Muchos vuelven a la terminal de autobuses con la tristeza y la frustración en el rostro, pero la mayoría comparten una idea: lo volverán a intentar, aunque no sepan cuándo.
“Me voy a ir 30 veces más si es posible”, aseguró Daniel Castañeda, un joven de 18 años de Comayagua, en el centro del país, que se lanzó a probar suerte en la segunda caravana y le detuvieron al cruzar a México después de un choque con la policía en el puente fronterizo a finales de octubre. “No le digo cuándo, pero de que me voy a seguir yendo, me voy a seguir yendo. El país se va a quedar vacío”.
Reny Maudiel, un adolescente de 16 con cara de niño asustado, decidió regresar debido a esos brotes violentos que, a juicio de algunos analistas, se debieron a que gente con vínculos delictivos se infiltró en ese segundo grupo.
Maudiel tenía los pies llagados y estaba cansado, pero este joven aprendiz de albañil no pierde la esperanza de volver a intentarlo. “Espero que surja otra oportunidad”, afirmó.

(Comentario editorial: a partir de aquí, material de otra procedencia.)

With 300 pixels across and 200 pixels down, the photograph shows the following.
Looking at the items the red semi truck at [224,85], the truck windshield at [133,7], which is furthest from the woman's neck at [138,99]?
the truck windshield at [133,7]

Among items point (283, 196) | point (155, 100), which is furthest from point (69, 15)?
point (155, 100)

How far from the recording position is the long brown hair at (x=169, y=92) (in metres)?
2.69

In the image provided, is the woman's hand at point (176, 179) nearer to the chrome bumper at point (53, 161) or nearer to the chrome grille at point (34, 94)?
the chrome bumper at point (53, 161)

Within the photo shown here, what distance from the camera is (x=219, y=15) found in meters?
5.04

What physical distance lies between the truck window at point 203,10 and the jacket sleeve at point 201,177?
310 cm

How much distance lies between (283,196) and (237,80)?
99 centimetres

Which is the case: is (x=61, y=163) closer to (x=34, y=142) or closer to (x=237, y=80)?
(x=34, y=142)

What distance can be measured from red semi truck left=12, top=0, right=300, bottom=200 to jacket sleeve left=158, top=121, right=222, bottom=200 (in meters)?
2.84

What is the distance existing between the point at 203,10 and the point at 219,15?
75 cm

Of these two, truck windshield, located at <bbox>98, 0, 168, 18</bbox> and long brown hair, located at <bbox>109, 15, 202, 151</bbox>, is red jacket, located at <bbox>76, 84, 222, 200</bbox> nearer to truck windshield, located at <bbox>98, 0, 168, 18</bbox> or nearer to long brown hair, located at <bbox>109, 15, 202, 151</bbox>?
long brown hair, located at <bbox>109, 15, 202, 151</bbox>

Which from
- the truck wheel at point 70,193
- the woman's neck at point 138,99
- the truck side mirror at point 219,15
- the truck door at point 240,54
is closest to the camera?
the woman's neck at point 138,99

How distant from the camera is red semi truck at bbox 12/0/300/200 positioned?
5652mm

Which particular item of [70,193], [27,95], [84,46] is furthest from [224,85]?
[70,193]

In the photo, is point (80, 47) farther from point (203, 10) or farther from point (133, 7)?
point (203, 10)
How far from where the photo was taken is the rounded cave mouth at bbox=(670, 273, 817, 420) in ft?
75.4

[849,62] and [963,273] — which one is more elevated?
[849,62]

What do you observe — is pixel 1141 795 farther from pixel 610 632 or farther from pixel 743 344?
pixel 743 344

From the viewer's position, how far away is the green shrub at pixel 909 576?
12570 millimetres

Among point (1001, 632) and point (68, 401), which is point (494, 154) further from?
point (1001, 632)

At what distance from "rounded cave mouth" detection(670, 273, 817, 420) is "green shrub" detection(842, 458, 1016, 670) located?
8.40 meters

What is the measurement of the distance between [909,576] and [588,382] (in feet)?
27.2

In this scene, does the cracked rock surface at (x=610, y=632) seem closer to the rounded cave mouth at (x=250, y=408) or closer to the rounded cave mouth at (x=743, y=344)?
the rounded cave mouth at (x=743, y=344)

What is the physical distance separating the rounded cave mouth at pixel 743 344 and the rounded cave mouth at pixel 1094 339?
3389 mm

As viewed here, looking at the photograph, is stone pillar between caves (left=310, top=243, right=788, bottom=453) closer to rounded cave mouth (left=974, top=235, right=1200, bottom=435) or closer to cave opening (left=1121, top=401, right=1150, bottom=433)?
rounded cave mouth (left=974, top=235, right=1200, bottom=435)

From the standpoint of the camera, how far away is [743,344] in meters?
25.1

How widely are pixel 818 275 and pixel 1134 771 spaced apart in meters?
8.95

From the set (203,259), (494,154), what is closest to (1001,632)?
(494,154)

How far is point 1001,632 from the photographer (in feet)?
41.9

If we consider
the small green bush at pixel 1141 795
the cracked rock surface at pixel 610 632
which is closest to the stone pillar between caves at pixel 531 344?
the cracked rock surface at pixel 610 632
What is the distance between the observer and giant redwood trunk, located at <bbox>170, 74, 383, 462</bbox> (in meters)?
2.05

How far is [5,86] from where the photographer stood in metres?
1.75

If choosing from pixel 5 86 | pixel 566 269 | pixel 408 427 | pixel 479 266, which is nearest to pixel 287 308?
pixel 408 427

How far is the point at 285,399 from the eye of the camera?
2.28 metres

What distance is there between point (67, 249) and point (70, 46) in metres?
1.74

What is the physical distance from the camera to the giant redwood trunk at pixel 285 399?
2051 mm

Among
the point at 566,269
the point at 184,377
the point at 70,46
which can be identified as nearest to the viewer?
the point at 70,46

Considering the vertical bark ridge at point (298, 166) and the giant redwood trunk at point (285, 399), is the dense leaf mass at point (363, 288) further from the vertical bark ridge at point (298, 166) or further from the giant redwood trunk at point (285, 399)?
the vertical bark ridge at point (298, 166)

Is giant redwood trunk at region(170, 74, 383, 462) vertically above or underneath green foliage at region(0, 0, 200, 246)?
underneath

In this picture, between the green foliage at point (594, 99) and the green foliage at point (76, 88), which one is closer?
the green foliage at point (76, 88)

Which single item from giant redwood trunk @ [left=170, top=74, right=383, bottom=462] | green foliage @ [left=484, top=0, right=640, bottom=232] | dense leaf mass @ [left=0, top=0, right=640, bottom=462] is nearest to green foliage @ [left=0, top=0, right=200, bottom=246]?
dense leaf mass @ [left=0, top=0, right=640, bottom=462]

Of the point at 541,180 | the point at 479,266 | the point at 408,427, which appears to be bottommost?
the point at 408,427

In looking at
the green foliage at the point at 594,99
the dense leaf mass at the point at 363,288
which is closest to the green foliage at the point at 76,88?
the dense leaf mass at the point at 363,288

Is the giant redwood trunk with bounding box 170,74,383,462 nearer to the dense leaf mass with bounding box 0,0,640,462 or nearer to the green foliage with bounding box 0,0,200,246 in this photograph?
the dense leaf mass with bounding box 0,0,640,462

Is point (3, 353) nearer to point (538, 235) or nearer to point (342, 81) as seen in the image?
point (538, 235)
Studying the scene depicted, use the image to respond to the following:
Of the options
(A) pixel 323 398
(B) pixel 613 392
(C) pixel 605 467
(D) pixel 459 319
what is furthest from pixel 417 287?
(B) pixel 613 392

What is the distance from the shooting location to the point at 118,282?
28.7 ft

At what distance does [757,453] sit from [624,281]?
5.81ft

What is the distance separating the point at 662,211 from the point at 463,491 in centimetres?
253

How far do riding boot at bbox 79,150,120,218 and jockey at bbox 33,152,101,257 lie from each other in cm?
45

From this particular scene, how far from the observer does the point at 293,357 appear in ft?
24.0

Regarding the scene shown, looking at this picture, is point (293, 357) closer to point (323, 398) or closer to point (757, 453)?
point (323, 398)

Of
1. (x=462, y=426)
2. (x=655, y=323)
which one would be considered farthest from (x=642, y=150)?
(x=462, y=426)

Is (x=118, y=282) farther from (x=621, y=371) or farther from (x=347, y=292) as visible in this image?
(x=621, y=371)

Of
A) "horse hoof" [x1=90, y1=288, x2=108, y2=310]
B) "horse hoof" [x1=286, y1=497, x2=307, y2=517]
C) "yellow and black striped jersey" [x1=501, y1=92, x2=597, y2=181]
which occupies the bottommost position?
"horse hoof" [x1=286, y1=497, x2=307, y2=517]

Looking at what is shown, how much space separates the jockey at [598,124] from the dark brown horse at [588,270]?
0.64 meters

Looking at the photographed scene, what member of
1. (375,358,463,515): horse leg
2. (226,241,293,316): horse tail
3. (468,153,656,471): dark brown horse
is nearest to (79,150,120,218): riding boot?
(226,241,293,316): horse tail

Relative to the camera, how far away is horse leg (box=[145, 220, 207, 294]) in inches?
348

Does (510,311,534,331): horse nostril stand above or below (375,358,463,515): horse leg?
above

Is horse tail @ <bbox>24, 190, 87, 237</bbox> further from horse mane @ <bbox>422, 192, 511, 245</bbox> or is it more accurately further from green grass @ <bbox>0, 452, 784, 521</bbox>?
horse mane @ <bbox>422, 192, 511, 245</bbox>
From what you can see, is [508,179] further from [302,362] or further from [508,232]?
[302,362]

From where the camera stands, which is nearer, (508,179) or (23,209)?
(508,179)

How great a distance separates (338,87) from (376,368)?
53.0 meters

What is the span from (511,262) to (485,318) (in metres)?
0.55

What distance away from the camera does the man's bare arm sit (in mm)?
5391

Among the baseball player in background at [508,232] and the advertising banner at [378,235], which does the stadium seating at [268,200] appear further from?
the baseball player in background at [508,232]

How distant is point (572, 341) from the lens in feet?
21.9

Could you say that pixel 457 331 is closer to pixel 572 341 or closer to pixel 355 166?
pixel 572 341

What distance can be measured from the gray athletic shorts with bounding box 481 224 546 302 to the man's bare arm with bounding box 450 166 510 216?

Aunque el presidente estadounidense Donald Trump arremetió contra la caravana durante la campaña para las elecciones legislativas del martes con el argumento de que había delincuentes entremezclados con los migrantes, quienes dejan el país cuentan que huyen de la pobreza, el desempleo y la inseguridad.
San Pedro Sula es una de las ciudades más violentas en una nación con una de las tasas de homicidios más elevadas del mundo. Las dos principales pandillas, la Mara Salvatrucha y Barrio 18, se disputan territorios, y las fuerzas de seguridad no cuentan con la confianza de los ciudadanos. Además, casi 5,5 millones de hondureños más del 60% de la población son pobres, según el Banco Mundial.
Pablo Alba es uno de ellos. Este veterinario de 64 años se emociona al recordar a su hijo de 11 enganchado a su cuello y pidiendo irse con él al norte. Se negó.
“Si hay que sufrir, voy a sufrir solo”, le dijo antes de dejarle junto a sus tres hermanos al cuidado de su casera y unirse, solo con lo puesto, a la caravana que salió de San Pedro Sula el 13 de octubre. Nunca antes había pensado en emigrar porque en ningún momento de su vida se le había dificultado tanto encontrar trabajo como ahora: apenas vendía los tamales que cocinaba su casera, aunque antaño sí ejercía como veterinario.
Nueve días después de dejar su hogar, cuando ya había cruzado dos fronteras, pidió asilo y lo llevaron a un centro de retención donde se sintió como en una cárcel. Al no poder comunicarse con su familia no tenía dinero ni teléfono desistió de su solicitud y pidió volver a Honduras. Ahora asegura que volverá a intentarlo en marzo con sus hijos, de 14 y 11 años.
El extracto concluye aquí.